Mark C. Palmer, of the Illinois Supreme Court Commission on Professionalism recently wrote a guest article for Attorney @ Work called “The Right Way to Start a Law Blog?” In giving advice to a law firm looking to move into the 21st century with online marketing, he also provided guidance on the ethical aspects of blogging.
It is important to remember that each state’s laws and rules of professional conduct are different. Palmer spoke from the perspective of the American Bar Association’s model rules, but you should look at your local rules any for limitations or guidance they may provide.
Can I Blog About My Cases?
When you win a big civil settlement or get a not guilty verdict in a jury trial, you want to brag about it. Blogging about big wins for your firm can also be a great way to demonstrate why potential clients should choose you over your competition. But does it break attorney client confidentiality?
ABA Model Rule 1.6 protects a client’s privacy. It says “A lawyer shall not reveal information relating to the representation of a client unless the client gives informed consent.” But the rule is not absolute. Palmer says:
“Just because a matter is currently pending, however, does not mean you must not discuss the case publicly in any manner whatsoever — zip, zero, zilch.”
He directs lawyers looking to blog about their success in the courtroom to ABA Model Rule 3.6 on trial publicity. To paint with the broadest stroke, the Model Rule allows blogs to include whatever information is available to the general public.
Should I Talk to My Clients Before I Write About Them?
Just because something is legal or permissible doesn’t always make it right. That applies when it comes to blogging about your cases as well. The rules of professional responsibility may allow you to write about your pending cases, but unless you have let your clients know that you may do so, they could believe you have violated their privacy when you do so.
One easy way to do this it to build it in to your retainer agreement and initial client consultation. To document your discussion of how client information could be used on your blog your fee agreement could say something like this:
This firm uses online marketing efforts including blogs, newsletters, and social media posts.

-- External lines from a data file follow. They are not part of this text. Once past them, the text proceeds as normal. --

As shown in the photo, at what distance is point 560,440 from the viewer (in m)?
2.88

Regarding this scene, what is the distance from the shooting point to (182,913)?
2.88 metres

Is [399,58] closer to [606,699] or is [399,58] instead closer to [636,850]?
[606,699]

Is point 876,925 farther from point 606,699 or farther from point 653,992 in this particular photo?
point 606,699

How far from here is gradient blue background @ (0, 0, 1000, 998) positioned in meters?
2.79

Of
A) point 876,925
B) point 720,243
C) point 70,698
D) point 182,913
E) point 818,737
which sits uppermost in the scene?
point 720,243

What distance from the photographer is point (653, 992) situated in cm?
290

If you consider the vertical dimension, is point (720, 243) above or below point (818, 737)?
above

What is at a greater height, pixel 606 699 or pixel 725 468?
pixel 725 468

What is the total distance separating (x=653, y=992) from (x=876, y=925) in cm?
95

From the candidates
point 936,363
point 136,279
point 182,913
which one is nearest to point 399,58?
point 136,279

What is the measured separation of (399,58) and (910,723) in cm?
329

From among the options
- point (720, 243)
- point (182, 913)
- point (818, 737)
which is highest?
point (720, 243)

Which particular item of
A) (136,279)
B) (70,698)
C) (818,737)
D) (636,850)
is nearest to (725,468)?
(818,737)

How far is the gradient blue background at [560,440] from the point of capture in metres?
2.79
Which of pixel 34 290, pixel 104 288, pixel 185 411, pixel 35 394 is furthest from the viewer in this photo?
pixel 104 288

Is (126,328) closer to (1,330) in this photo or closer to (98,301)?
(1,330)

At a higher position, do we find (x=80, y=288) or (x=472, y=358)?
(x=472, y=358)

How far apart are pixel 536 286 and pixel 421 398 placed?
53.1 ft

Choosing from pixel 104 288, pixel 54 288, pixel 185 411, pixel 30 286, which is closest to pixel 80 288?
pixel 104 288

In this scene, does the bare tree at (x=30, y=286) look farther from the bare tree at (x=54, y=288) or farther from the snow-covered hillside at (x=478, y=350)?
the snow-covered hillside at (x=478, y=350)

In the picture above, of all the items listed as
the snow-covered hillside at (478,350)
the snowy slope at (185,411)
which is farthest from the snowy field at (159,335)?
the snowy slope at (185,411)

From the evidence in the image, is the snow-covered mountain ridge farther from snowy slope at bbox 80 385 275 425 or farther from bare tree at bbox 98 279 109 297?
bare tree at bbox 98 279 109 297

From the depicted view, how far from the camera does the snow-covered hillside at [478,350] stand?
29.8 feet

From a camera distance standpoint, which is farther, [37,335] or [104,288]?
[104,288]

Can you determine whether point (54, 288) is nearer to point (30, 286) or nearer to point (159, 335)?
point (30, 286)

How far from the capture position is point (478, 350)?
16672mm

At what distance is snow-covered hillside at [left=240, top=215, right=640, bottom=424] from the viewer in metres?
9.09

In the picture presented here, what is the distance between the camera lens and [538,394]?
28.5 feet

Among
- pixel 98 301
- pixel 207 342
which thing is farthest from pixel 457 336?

There is a possibility that publicly accessible information about your case will appear in these efforts. However, we will not disclose your private information or personal identifying information without your prior consent. If you do not want us to use even public information about your case online, please inform the firm in writing.
There are also different levels of publicity. I had the honor of handling the first same-sex divorce in Oakland County. This fact is publicly accessible. And so I blogged about it, with no ill effects. Then a local journalist read that blog post and wanted to write an article. That kind of press can be a huge marketing boost to a lawyer, but it also exposes a client’s personal history to thousands of readers. Before I gave an interview or approved the article, I went back to the client. When she said she would rather the divorce remained private, I declined the article out of respect for the client’s confidentiality.
Isn’t Blogging Advertising?
One of the reasons lawyers are sometimes hesitant to blog is they are worried about crossing ethical lines about advertising or solicitation. ABA Model Rules 7.1 – 7.4 lay out sample rules on lawyer advertising. No state can outlaw lawyers advertising outright. But depending on how you write your blog posts, they could be subject to your state’s advertising regulations. For example, the ABA Formal Ethics Opinion 10-457 says:
“… [T]he lawyer takes part in a bilateral discussion about the possibility of forming a client-lawyer relationship and has the opportunity to limit or encourage the flow of information. For example, the lawyer may ask for additional details or may caution against providing any personal or sensitive information until a conflicts check can be completed.”
Depending on your state’s advertising regulations, you may need to add disclaimers to your website, blog page, or even particular posts. Palmer provides some typical disclaimers used by lawyers:
- “Past results are not a guarantee of similar results for others.”
- Language conveying that the blog is not intended to convey legal advice.
- Language conveying that the blog does not create an attorney-client relationship.
- “You should contact a licensed attorney for assistance with your legal needs.”
Don’t let fact that your blog could possibly fall within the reach of state advertising rules, or that you should discuss this use with your clients dissuade you from using this powerful marketing tool. If you take your time to understand local ethics rules, your law blog can absolutely be ethical.